* **Passage given**:
/---
Review: Three Days of Rain by Penfold Theatre Company
by Michael Meigs

This play by Penfold Theatre is a gem. Coming after their play The Last Five Years in January of this year, it confirms that the Penfold company has a vision and a talent for choosing and staging pieces that fit it.

Richard Greenberg's Three Days of Rain might just as well have been titled Two Generations or Hopes and Enigmas, because those three days are mentioned only in a scribbled note in a diary. They become emblematic after the death of the man who wrote them, a famous and successful New York architect, when his children realize that those were the same three days of a family catastrophe from which they have never recovered.

Through the grace of theatre we discover this story in displaced time -- somewhat as was the case in The Last Five Years. Here, the voyage is in only two steps. The first act occurs in a disused apartment in 1995. Walker and Nan, a brother and sister in their early 30s, meet there before the reading of their father's will. They encounter their childhood friend Pip, the son of their father's partner. The second act gives us their parents at the same age -- two aspiring male architects Ned and Theo, and Lila, the woman who became the mother of Walker and Nan.


Greenberg's text is rich in image and imagination. He creates a small world of gifted but vulnerable and uncertain characters in both generations. The younger ones are backward looking, seeking explanations; the older generation, in act two, strives with anxiety and apprehension toward the future. Greenberg gives us the elements of a solution, but in such a way as to remind us that there is really no single simple story or solution for the thirty-five years of events separating these scenes. Causes are inchoate; personal history arises amidst unexpected events; we are left to formulate our own explanations and myths.

Sean Martin as Walker (ALT photo)
Nathan Jerkins as Pip (ALT photo)The first person we meet is Walker, intense, distracted and irresponsible, an eloquent but unfulfilled dropout. He disappeared for months and could not be located for the funeral. His sister Nan is tightly wound and indignant, and their clash has the familiarity of an oft repeated sibling dynamic. Walker has found their father's diary and has searched obsessively for explanations there. Nan wants to hear none of it. Childhood acquaintance Pip appears. He joins the discussion in good-hearted clueless fashion, blundering into some comic blurted-out confessions. Later, in a scene that occurs after the reading of the will, we learn of an unexplained and perhaps inexplicable bequest which leaves them all at a loss.
\---
* **Data**:
/---
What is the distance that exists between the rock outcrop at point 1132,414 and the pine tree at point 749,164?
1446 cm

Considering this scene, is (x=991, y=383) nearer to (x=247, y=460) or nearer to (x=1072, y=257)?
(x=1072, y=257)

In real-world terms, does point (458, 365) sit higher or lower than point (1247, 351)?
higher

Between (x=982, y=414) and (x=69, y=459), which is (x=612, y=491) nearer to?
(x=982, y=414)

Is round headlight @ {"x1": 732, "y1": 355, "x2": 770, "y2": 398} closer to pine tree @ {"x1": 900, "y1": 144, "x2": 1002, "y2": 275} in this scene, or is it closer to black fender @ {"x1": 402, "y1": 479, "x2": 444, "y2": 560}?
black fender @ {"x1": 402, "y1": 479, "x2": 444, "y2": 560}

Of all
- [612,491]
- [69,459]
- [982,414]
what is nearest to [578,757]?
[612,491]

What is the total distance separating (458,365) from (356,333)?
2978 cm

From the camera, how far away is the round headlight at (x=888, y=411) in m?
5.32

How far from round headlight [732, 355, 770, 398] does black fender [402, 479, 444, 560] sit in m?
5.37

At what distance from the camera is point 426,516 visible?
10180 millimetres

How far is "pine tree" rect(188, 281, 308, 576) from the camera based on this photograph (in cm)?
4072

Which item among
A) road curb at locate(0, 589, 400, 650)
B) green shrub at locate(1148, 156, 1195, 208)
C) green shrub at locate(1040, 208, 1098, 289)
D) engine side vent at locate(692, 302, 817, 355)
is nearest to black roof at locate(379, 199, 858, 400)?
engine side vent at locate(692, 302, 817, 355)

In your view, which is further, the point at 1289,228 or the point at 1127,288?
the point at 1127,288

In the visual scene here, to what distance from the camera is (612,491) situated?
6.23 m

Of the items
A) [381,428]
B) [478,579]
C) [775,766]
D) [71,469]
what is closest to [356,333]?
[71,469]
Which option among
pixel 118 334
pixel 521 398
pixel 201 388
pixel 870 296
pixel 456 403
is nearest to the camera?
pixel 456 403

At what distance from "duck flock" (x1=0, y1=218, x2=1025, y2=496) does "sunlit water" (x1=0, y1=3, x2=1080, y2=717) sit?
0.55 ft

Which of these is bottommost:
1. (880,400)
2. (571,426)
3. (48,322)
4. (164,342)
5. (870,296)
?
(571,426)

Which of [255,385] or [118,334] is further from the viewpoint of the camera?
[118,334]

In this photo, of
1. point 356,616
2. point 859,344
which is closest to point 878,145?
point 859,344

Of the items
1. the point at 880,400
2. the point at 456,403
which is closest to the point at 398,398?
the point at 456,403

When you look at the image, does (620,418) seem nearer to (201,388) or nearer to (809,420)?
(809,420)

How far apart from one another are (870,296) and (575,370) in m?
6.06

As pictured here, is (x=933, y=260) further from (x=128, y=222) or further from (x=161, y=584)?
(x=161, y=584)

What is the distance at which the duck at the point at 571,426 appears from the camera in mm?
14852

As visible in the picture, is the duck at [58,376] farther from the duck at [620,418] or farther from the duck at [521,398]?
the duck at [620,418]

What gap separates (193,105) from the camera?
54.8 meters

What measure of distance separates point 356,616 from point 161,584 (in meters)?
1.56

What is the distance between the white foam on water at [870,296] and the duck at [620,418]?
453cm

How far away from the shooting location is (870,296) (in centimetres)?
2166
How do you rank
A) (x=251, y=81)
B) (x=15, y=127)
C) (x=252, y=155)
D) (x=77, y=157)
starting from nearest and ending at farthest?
\---
* **Set tasks**:
(A) In the theatre review, in what year is the first act set?
(B) Return the lines of the rows from the line holding "How do you rank" through the final line of the rows, inclusive, reproduced verbatim.

* **Task responses**:
(A) 1995

(B)
How do you rank
A) (x=251, y=81)
B) (x=15, y=127)
C) (x=252, y=155)
D) (x=77, y=157)
starting from nearest and ending at farthest?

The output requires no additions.